2 Tablespoons butter

Preheat oven to 400F. Bake 20 minutes at 400F, then reduce to 350F.

First, slice the tomatoes into smallish pieces, no more than 1/4" thick. You want to end up with enough to fill your pie plate about level with the sides, but not much higher--the tomatoes won't reduce in volume after baking the way apples do. I used a 9-inch deep dish pie plate, and 8 cups of tomatoes were exactly perfect. Some recipes say to blanch the tomatoes and remove the skins, but I'm much too lazy to do that.

Mix the lemon juice and lemon zest in with the tomatoes. I didn't add the lemon zest this time, but I think it is worth putting it in if you have a lemon handy.

Next, add the sugar, corn starch, flour, salt, and cinnamon. I like to mix the dry ingredients together on top before mixing them in with the tomatoes. My tomatoes seemed extra liquidy, so I added an extra tablespoon of flour, but I think it would have been fine without it.


Next, put the filling into the pie crust. Try to spoon the tomatoes in so that they lay flat in nice layers, so there aren't too many gaps. Dot the top with butter, and lay the second crust on top.

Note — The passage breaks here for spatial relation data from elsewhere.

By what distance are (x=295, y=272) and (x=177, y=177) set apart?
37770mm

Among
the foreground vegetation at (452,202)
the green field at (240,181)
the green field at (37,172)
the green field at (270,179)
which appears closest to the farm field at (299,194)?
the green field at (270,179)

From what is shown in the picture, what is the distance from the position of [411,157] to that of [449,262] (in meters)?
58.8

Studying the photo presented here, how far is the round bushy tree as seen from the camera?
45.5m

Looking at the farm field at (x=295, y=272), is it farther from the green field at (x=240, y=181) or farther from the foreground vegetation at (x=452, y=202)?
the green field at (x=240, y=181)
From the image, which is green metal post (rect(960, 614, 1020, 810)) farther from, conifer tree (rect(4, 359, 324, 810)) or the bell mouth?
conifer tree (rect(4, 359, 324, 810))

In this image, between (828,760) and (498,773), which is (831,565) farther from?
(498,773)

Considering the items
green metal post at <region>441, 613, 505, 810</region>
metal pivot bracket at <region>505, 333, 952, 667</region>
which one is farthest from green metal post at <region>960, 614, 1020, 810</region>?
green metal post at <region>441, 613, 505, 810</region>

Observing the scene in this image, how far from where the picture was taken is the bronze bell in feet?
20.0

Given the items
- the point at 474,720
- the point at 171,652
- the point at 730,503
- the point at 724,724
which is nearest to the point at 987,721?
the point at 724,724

Now you need to crimp the two crusts together. It's particularly important to make a tight seal for this pie, because the filling tends to be very liquidy and try to boil out of the pie plate--and you don't want to have to clean sticky burnt-on gunk off of your oven! I like to recruit someone who doesn't have long fingernails to complete this step for me. Poke some slits in the top crust using a sharp knife, to let out steam. I try to make a pretty pattern, and try not to get too close to the edges of the crust.

Finally: Bake! I baked the pie for 20 minutes at 400F, then about an hour at 350. Green tomatoes are pretty hard, so they need to cook for a long time if you don't want your pie to be too crunchy. It basically needs to bake for at least another half an hour or so past the point where you can really see the filling bubbling like crazy. Overcooking shouldn't be a problem, so err on the side of longer cooking times. If the crust starts to get done, you can cover the edges with a pie shield or some aluminum foil. I would also recommend putting a cookie sheet and/or additional aluminum foil underneath the pie plate to catch any drips.



After you take the pie out of the oven, let it cool completely! In my opinion this pie tastes much better cold. Yes, it is strange and scary and green, and yes, it tastes sort of odd. I was really skeptical at first, but the taste definitely grew on me--to the point where I was hoping we would get more green tomatoes so I could make another pie! That being said, all green tomatoes are not alike. Make sure you're not getting heirloom tomatoes. The best type of green tomatoes for this pie are really light green, unripe-looking tomatoes. If you taste them, they should be sour rather than bitter or tomato-y. Overall it's a sort of strange pie--I think the closest comparison is probably rhubarb pie--and the green color is kind of bizarre, but I personally find it very delicious. And "Tomato Pie" makes it sound vaguely nutritious (forget about all that sugar....) when eaten as my favorite sort of meal: Pie for Breakfast!

1 comment:

  1. Yep, it looks scary! Does it end up having lots of seeds in it? Your pictures are great and make the idea of actually making the pie more appealing.